Some concept-based articles discuss purely didactical aspects of entropy, such as the choice of presenting either the ΔSuniverse or the ΔGsystem spontaneity criterion to students, the former one clearly emphasizing the contribution of ΔSenvironment, which the latter evades with the advantage of easier applications to real cases. Moreover, some authors suggest to revisit the order in which information is presented and several articles offer innovative alternatives to the disorder metaphor, that have much more relevant properties, and clearer limits.
Chemistry and physics are represented in this review, but less so biology and biochemistry. Unfortunately, as Bain et al. (2014), and Dreyfus et al. (2015) already pointed out ten years ago, there are almost no interdisciplinary articles in the literature. The main hurdle to interdisciplinarity ought to be the division of thermodynamics into different, compartmented subjects, even though many shared learning points can be thought of: coupled reactions and equilibria in biochemistry, converging perspectives in statistical thermodynamics in physical chemistry, abstract concepts shared by physics and engineering, and so on.
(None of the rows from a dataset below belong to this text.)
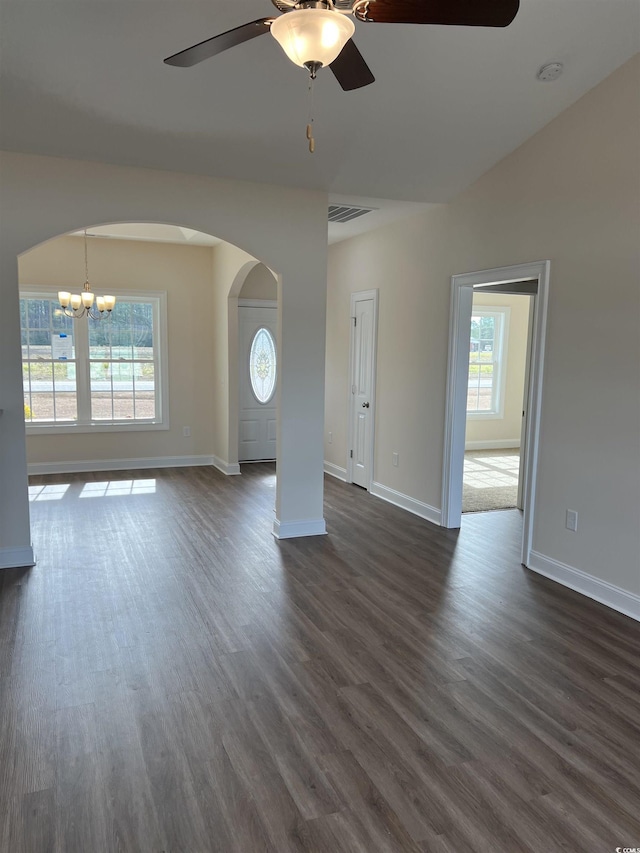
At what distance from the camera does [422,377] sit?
541 centimetres

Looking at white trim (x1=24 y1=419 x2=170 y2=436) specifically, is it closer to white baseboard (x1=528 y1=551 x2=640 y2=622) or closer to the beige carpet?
the beige carpet

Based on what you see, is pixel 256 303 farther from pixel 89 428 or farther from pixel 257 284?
pixel 89 428

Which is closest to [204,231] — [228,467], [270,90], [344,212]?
[270,90]

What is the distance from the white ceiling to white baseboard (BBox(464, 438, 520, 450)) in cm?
540

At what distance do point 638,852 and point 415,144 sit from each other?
403cm

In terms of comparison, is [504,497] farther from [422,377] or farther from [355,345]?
[355,345]

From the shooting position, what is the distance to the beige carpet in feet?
19.8

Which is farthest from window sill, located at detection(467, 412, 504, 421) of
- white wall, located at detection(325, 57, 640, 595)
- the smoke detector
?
the smoke detector

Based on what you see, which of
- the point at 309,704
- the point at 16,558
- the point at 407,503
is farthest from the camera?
the point at 407,503

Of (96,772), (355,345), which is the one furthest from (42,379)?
(96,772)

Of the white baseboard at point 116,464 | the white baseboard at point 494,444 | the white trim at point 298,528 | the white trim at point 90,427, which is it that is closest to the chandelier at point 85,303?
the white trim at point 90,427

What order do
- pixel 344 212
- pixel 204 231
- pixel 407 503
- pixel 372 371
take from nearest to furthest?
pixel 204 231 → pixel 344 212 → pixel 407 503 → pixel 372 371

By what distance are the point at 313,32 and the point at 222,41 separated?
401 millimetres

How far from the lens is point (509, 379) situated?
9.27 metres
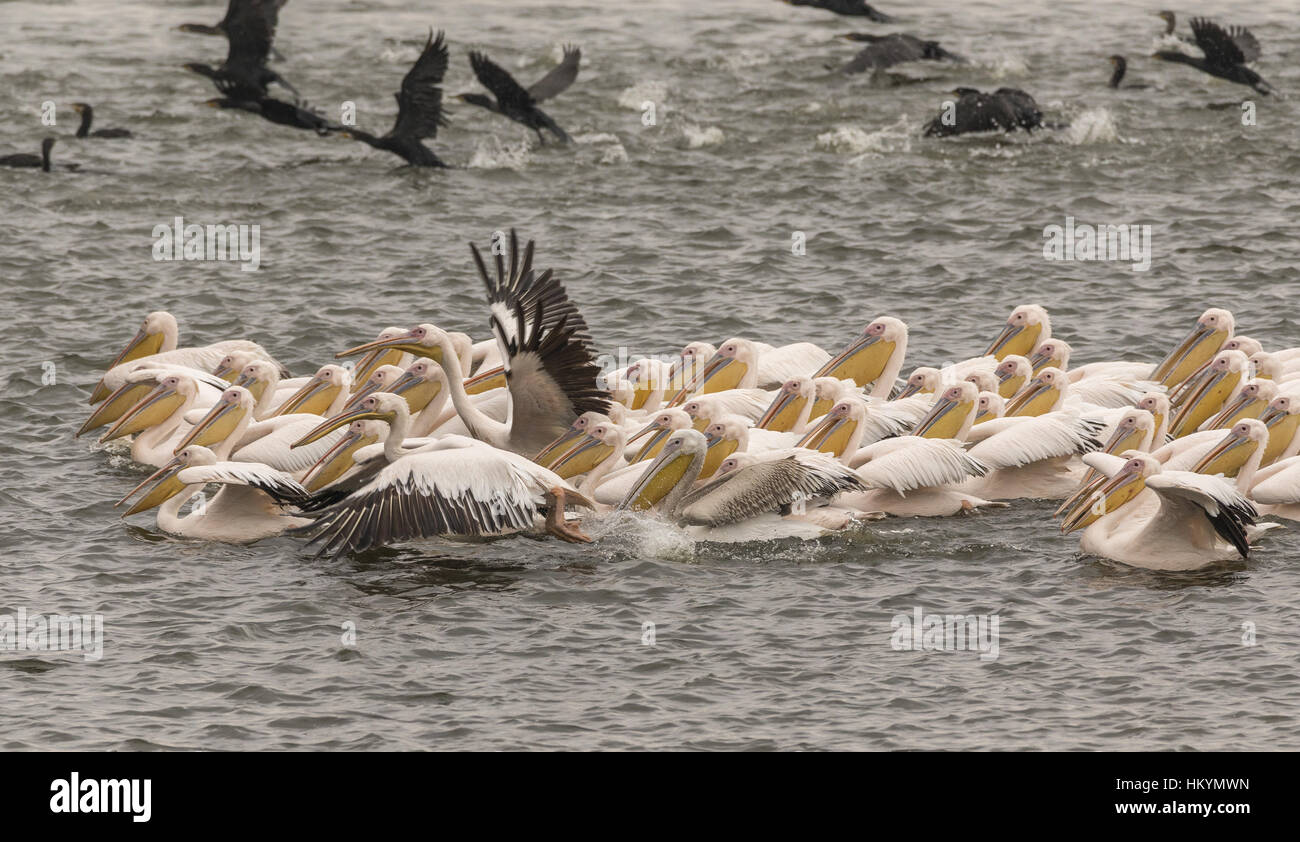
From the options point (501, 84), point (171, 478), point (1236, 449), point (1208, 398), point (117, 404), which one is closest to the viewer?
point (1236, 449)

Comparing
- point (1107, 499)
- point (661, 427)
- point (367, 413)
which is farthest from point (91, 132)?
point (1107, 499)

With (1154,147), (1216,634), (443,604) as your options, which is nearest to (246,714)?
(443,604)

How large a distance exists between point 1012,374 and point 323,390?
169 inches

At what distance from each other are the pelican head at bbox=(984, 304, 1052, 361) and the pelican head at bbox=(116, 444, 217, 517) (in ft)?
17.6

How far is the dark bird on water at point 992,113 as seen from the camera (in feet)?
68.8

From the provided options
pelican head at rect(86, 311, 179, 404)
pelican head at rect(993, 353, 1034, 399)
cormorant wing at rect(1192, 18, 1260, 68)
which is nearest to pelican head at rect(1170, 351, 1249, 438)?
pelican head at rect(993, 353, 1034, 399)

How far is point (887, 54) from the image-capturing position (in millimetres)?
23891

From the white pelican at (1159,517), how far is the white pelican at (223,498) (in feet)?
13.9

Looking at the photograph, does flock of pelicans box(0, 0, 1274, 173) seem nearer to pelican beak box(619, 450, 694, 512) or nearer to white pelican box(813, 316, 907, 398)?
white pelican box(813, 316, 907, 398)

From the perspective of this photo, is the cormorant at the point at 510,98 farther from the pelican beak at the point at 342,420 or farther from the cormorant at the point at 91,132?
the pelican beak at the point at 342,420

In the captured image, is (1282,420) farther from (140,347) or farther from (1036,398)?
(140,347)

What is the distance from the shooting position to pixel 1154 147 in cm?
2083

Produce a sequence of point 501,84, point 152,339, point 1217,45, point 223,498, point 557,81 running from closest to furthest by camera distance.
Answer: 1. point 223,498
2. point 152,339
3. point 501,84
4. point 1217,45
5. point 557,81
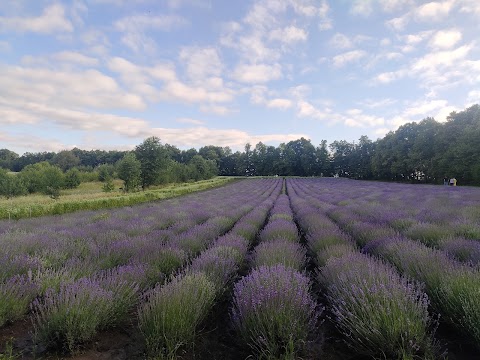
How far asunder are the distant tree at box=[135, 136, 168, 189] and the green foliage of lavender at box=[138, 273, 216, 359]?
3871 cm

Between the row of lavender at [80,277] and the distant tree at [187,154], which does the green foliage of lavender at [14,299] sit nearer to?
the row of lavender at [80,277]

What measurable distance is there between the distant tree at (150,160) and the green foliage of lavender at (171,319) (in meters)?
38.7

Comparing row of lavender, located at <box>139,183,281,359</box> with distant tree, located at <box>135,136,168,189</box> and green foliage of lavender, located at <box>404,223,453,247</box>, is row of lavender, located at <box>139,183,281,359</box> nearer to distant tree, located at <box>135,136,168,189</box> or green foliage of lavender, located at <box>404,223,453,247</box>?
green foliage of lavender, located at <box>404,223,453,247</box>

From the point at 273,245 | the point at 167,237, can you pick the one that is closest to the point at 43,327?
the point at 273,245

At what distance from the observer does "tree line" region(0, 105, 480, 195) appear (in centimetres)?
3438

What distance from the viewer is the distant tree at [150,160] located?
39.1 m

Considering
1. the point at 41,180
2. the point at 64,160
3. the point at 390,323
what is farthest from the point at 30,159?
the point at 390,323

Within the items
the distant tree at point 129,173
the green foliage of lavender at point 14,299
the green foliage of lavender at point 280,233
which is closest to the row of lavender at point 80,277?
the green foliage of lavender at point 14,299

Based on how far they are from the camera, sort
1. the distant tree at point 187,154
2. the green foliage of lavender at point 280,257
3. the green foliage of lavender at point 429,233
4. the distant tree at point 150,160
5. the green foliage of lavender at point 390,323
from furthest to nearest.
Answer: the distant tree at point 187,154 → the distant tree at point 150,160 → the green foliage of lavender at point 429,233 → the green foliage of lavender at point 280,257 → the green foliage of lavender at point 390,323

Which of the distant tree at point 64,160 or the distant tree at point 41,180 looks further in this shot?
the distant tree at point 64,160

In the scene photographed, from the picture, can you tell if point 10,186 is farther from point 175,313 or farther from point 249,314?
point 249,314

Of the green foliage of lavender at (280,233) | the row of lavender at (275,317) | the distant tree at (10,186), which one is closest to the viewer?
the row of lavender at (275,317)

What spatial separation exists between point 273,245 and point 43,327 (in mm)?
3280

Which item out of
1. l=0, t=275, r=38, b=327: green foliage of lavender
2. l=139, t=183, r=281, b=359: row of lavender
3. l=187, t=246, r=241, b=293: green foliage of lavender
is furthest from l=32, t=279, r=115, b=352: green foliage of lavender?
l=187, t=246, r=241, b=293: green foliage of lavender
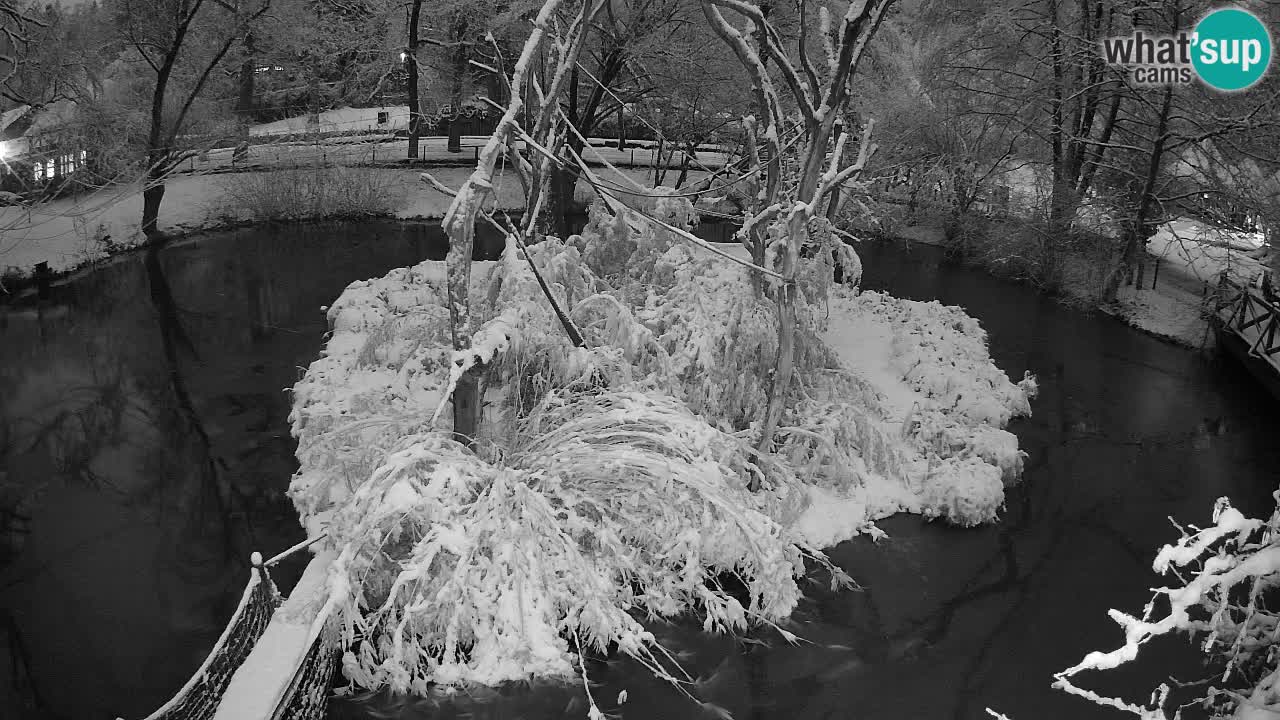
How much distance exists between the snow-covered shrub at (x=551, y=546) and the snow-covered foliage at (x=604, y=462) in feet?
0.07

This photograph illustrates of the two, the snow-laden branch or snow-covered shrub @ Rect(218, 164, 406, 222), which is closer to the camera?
the snow-laden branch

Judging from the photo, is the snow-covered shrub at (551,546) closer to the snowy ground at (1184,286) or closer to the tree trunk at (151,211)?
the snowy ground at (1184,286)

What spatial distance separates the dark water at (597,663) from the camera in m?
8.20

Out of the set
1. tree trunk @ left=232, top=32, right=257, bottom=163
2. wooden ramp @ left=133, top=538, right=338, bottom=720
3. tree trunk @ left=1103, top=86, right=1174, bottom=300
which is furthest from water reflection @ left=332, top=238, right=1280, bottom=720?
tree trunk @ left=232, top=32, right=257, bottom=163

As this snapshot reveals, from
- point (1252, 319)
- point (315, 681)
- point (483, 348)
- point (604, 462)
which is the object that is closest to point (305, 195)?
point (483, 348)

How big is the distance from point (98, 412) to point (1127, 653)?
13.8 metres

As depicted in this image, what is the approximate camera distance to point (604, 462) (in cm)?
850

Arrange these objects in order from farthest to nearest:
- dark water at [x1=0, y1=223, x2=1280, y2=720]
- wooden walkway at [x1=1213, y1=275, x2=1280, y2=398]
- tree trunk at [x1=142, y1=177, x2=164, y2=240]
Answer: tree trunk at [x1=142, y1=177, x2=164, y2=240] < wooden walkway at [x1=1213, y1=275, x2=1280, y2=398] < dark water at [x1=0, y1=223, x2=1280, y2=720]

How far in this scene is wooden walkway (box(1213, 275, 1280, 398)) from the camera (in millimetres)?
15547

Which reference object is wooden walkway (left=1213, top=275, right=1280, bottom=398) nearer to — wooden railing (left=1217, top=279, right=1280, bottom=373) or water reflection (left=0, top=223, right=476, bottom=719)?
wooden railing (left=1217, top=279, right=1280, bottom=373)

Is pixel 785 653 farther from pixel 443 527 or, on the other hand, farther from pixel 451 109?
pixel 451 109

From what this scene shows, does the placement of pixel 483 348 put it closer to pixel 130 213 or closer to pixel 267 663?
pixel 267 663

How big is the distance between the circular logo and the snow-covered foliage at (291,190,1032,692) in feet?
31.0

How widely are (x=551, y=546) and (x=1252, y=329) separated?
48.3 feet
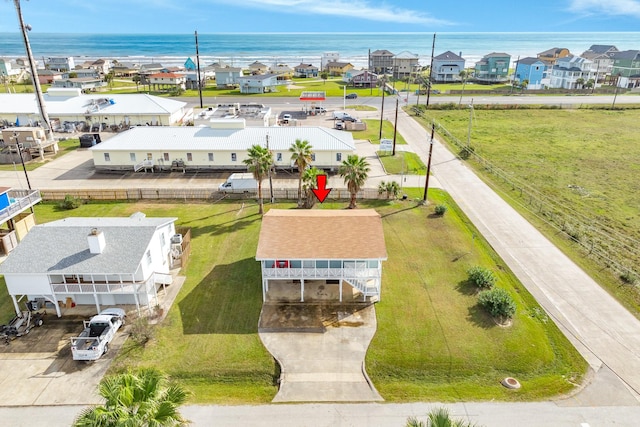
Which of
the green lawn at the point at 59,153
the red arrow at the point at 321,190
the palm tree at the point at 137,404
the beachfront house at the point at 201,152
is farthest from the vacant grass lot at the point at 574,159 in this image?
the green lawn at the point at 59,153

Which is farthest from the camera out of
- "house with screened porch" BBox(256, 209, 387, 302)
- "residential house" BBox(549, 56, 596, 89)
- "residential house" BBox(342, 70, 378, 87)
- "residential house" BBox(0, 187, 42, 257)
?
"residential house" BBox(549, 56, 596, 89)

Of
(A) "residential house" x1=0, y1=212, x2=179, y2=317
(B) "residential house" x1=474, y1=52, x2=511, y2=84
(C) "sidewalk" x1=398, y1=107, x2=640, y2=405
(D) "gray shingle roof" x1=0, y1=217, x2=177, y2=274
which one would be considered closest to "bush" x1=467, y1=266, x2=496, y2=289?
(C) "sidewalk" x1=398, y1=107, x2=640, y2=405

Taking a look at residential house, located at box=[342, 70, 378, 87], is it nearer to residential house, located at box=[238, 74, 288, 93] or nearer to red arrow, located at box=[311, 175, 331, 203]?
residential house, located at box=[238, 74, 288, 93]

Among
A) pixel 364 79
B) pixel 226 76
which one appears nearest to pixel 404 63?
pixel 364 79

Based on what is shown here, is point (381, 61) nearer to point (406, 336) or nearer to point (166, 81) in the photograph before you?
point (166, 81)

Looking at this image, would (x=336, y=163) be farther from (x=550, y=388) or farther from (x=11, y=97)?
(x=11, y=97)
Different learning objectives (e.g. learn the rules of the universe in physics or make turbines in engineering) should not discourage teachers and researchers from pursuing a common base curriculum for thermodynamics, that encompasses and tackles all the problems highlighted in this review.
The meta-analysis of 9 articles underscored the fact that there are only a minority (about 10%) of articles containing quantitative data to be analysed. Reported methods were difficult to compare, and thus the computed effect sizes were also difficult to compare. We agree with Bain et al. (2014) on this point: testing methods, instead of creating new ones, should be the priority for research.
Methodologically, we observe that less than 10% of the selected articles provide quasi-experimental data to support their pedagogical claims. We thus advise future researchers to shift from theoretical suggestions to the testing of proposed method and hope this review will be of use to them. Moreover, our risk of bias assessment, based on the standard criteria of What Works Clearinghouse, show that methodological standards of randomized control trials, or quasi-experimental investigations, can be greatly improved, especially concerning the management of the students joining in the study, or leaving the study, the “single parameter” confounding factor, and the justification of randomization or assignment of each group to the test or control conditions. Accordingly, the use of validated thermodynamics tools such as THEDI (Sreenivasulu and Subramaniam, 2013) or TCRI (Firetto et al., 2021) should help research teams to produce easy-to-get and reproducible results.